16 Aug 2017
As countries become more urbanised, the demand for better infrastructure is placing greater pressure on cultural heritage.
But heritage buildings have many features sought in contemporary work and public spaces and can be successfully integrated without losing their historic significance.
Macquarie Capital Executive Director Will Walker believes heritage can be a useful guide in designing modern buildings that build a sense of community and breathe new life into surrounding precincts.
If you look at environments such as parliaments and civic areas from a hundred years ago, they were designed in ways that make people connect."
He says features such as central lobbies and light wells that are found in many historic buildings can be maintained as a way of bringing people together.
"If you look at environments such as parliaments and civic areas from a hundred years ago, they were designed in ways that make people connect," he says.
"They have some really good basic architecture that can be used today.
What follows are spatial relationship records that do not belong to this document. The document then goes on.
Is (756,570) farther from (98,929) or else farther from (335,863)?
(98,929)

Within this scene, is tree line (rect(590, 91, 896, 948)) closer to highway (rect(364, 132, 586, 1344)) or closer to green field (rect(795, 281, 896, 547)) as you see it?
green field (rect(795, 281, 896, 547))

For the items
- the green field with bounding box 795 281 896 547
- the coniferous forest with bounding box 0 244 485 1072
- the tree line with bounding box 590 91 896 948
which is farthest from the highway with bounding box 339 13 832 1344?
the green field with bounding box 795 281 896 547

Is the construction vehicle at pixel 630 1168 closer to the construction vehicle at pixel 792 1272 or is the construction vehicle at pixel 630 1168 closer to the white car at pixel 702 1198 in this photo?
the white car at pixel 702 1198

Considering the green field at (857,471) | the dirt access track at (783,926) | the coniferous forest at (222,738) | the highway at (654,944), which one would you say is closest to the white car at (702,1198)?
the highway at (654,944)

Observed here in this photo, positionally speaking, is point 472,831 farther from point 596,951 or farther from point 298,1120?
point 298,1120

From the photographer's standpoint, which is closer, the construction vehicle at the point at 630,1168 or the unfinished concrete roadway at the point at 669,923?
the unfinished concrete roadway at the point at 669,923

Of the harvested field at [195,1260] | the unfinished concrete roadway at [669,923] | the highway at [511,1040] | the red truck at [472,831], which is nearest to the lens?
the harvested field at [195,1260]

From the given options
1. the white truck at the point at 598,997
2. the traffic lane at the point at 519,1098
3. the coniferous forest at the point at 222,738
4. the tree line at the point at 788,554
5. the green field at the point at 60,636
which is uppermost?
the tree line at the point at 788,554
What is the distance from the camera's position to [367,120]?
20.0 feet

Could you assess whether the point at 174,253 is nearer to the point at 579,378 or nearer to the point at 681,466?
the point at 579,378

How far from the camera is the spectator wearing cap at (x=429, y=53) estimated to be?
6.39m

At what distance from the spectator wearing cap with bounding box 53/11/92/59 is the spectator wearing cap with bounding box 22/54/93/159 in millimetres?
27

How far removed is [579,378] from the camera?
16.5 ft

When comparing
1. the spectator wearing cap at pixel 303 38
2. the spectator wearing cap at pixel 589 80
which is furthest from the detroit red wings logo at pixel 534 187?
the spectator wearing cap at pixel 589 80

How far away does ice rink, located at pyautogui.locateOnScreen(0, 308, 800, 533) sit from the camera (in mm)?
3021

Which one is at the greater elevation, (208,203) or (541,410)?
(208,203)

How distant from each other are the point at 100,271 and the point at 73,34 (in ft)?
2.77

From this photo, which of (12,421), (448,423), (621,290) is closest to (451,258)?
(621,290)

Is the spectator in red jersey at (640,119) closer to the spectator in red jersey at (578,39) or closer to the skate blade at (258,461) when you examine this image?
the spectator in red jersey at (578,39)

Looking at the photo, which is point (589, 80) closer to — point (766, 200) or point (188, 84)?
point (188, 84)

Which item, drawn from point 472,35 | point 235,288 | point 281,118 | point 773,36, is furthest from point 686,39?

Buildings in the last 30 to 40 years have been overshadowed by technology to some degree. There are some principles around history and heritage that I think we need to bring to bear."
The global transition to service-based economies is placing new demands on cities to deliver better infrastructure and amenities to support their growing populations.
70 per cent of the world's population is expected to live in urban centres by 2050, with urbanisation rates already as high as 89 per cent in Australia, 82.4 per cent in the US, 81.6 per cent in Canada and 79.6 per cent in the UK.
The challenge for authorities is to plan cities that embrace connection and allow for the easy movement of people, goods and ideas.
George Phillips, Practice Director of TKD Architects, says this does not have to come at the expense of heritage architecture.
He says adapting a heritage building for modern use involves retaining some of the strengths of historic architecture – such as robust construction, high ceilings and central areas of congregation – and mixing them with contemporary features.
"If you're designing an office, you want plenty of natural light, open planning, flexibility of workspaces, visual connectivity and opportunities for interaction between different parts of an organisation," he says.
"It's about allowing all those activities to occur within an historic shell."
Phillips says done in the right way, adaptations of historic buildings or construction of new buildings within heritage precincts can help bring new life and activity to the streets around them.
New buildings can be designed in ways that might contrast with the historic buildings around them but complement the overall historic significance of the place.
They can be opened up to pedestrian activity and include features such as modern retail, lifestyle or other public spaces that attract people to an area and provide them with a reason to engage. There is also a wider economic benefit, with heritage attractions playing a key role in an area's tourism appeal.
In the Australian state of New South Wales, for example, cultural and heritage tourism was worth $12 billion in 2016.
Tzannes Director Alec Tzannes believes organisations should be designing buildings with their future heritage value in mind.
"Showing time and history through physical artefacts really does create a much richer way of living," he says.
"Not many people wish to walk around brand new environments that are one dimensional in time. They want to enjoy a mixed environment which has a range of ages and times and styles."
This approach contributes to greater environmental sustainability and enhances the identity of cities and the precincts within them.
As urban populations continue to grow, the importance of creating such meaningful spaces will not diminish and each new design has the potential to enhance the function of a place as well as its historical significance.